Coal fired is pretty good also. In Chicago I like Spacca Napoli and Nella for neapolitian style.
i'm trying to figure out how they have fast cooking but such a uniform crust color. usually if you have fast cooking you get a mottled crust color with near-charred bits and fairly light bits. the pictures of this stuff is almost all a near-brown.
Are you talking about the Coal fired place?
I mean just because they claim coal fired, doesn't mean they're actually taking advantage of it. There isn't a real benefit using coal over wood because, for specifically high gluten pizza crust styles, coal gets too hot.
However, there is nothing stopping you from using a coal oven and still cooking at 800 or something. You get to claim you use a coal fired oven, but still get a "nice" looking even crust because you're not doing a fast 90-180 second fast cook.
Are you talking about the Coal fired place?
I mean just because they claim coal fired, doesn't mean they're actually taking advantage of it. There isn't a real benefit using coal over wood because, for specifically high gluten pizza crust styles, coal gets too hot.
However, there is nothing stopping you from using a coal oven and still cooking at 800 or something.

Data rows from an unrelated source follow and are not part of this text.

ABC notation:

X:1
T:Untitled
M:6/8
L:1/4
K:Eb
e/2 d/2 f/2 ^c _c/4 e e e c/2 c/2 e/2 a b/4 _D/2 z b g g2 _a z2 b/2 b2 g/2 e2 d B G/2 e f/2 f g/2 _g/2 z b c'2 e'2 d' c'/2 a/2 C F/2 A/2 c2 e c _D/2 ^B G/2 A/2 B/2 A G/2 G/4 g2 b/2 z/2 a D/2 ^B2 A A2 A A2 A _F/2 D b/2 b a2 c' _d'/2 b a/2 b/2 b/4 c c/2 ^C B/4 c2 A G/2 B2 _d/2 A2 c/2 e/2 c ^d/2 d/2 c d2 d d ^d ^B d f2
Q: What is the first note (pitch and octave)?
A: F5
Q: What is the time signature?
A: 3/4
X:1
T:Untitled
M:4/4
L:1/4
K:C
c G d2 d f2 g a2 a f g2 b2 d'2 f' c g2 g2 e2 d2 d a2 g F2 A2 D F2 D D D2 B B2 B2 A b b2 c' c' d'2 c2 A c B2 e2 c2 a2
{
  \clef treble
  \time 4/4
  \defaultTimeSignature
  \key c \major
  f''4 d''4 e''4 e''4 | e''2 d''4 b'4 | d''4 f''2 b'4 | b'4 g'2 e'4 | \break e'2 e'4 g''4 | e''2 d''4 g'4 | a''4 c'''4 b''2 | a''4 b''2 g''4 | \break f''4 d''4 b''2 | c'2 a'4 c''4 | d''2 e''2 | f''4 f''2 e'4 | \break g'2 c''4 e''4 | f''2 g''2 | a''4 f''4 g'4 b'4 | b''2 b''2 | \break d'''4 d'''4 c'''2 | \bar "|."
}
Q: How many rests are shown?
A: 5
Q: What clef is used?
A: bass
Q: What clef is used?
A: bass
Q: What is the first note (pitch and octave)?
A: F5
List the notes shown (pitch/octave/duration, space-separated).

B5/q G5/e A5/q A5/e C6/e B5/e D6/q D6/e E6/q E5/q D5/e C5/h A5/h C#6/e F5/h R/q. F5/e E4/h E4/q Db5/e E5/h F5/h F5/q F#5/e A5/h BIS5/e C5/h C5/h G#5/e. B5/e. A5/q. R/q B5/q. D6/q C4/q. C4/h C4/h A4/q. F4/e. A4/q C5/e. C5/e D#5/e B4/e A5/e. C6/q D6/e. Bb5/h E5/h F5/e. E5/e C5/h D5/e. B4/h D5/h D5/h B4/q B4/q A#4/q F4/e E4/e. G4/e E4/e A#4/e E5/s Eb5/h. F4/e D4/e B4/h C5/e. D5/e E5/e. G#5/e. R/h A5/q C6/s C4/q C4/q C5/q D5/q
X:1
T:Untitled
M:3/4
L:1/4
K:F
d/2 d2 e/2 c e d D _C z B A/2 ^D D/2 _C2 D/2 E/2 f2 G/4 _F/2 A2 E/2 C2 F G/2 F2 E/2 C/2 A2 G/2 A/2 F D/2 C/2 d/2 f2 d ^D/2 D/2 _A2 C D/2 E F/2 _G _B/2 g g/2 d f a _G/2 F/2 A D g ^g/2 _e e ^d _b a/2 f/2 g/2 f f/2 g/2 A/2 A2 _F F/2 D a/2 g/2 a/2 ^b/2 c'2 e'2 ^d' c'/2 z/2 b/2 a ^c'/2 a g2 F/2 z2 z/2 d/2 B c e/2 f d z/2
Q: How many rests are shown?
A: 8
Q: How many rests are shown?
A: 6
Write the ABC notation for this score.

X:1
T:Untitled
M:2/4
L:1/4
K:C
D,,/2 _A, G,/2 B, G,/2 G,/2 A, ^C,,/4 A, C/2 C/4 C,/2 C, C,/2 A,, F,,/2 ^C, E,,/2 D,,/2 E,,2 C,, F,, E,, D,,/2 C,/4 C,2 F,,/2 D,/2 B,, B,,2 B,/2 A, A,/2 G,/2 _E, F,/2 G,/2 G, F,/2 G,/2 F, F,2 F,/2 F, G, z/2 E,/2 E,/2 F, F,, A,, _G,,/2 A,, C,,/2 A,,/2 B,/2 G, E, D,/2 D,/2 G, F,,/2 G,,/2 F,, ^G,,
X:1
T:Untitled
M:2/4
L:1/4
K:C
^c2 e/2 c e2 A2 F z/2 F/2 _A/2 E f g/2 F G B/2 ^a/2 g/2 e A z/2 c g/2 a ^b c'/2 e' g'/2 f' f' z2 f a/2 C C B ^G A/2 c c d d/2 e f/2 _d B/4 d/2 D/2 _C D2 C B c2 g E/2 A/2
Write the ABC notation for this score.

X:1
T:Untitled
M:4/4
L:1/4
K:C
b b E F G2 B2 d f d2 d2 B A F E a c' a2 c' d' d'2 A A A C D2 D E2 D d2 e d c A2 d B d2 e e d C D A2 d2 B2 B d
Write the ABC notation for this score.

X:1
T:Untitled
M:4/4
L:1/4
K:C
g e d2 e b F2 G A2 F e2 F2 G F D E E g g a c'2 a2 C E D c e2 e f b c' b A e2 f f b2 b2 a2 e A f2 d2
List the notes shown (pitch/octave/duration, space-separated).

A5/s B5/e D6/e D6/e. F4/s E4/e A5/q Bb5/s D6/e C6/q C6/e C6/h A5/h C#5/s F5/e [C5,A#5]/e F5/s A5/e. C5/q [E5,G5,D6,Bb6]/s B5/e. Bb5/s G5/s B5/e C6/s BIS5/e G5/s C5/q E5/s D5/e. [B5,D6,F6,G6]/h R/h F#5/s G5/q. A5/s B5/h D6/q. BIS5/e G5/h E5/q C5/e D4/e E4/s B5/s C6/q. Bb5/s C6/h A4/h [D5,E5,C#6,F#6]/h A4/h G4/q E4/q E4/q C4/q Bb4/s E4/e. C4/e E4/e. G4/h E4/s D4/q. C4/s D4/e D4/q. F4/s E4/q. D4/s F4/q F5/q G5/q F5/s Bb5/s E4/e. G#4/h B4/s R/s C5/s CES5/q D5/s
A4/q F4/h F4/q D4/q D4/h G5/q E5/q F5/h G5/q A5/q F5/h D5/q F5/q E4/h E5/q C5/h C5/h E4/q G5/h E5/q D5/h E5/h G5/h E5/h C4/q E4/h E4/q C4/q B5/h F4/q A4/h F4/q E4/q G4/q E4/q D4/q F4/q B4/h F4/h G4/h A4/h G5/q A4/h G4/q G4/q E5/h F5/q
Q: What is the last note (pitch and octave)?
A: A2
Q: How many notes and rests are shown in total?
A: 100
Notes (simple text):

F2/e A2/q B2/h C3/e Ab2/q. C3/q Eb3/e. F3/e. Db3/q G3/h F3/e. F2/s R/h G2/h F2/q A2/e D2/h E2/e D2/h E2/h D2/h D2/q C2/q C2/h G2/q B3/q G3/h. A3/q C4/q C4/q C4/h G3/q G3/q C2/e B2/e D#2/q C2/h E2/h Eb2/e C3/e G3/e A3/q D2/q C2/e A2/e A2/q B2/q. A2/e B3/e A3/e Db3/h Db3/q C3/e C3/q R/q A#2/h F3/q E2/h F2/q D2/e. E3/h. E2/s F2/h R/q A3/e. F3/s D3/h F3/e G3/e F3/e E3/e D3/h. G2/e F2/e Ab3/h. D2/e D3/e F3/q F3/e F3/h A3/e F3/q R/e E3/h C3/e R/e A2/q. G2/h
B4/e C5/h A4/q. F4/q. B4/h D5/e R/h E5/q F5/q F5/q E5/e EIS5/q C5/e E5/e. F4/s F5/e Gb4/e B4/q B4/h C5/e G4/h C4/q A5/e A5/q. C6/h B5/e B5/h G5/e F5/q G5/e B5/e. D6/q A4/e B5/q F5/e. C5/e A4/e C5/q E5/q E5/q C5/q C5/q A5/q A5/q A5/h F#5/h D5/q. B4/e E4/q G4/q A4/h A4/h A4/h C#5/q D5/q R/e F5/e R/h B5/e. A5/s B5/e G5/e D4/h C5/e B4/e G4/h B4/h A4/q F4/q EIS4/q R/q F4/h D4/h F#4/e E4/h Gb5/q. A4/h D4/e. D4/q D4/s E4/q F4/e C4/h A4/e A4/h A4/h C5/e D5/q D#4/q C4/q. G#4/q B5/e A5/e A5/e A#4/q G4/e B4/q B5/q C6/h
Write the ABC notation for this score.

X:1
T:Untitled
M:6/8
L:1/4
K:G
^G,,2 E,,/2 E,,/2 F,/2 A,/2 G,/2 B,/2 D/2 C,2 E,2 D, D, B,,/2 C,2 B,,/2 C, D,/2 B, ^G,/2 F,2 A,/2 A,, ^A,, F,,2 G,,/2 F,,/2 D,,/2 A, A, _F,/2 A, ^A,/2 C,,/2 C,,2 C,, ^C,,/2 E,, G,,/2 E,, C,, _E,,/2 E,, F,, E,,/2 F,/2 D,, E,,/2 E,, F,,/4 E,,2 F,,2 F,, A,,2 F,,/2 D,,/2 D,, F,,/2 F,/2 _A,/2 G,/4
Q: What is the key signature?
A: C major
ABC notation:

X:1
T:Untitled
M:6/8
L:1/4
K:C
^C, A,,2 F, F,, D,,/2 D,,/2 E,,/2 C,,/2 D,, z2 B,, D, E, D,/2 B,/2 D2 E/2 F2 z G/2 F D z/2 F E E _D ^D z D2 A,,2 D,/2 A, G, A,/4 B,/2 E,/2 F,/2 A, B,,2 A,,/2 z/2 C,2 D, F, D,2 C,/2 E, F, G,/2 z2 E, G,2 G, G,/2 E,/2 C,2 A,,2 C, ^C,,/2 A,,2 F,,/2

You get to claim you use a coal fired oven, but still get a "nice" looking even crust because you're not doing a fast 90-180 second fast cook.
I want pizza right now...hell anything with flavor...been eating bland foods the past few days because I've got some bug thats going around and have had diarrhea since saturday.
I feel bad for you suckers that have to eat chain pizza or what these wannabe pizza joints call pizza. I live in New York and while everything else about this state sucks ass, we do have good pizza. None of the chain stores even come close to a good Italian owned NY pizzeria.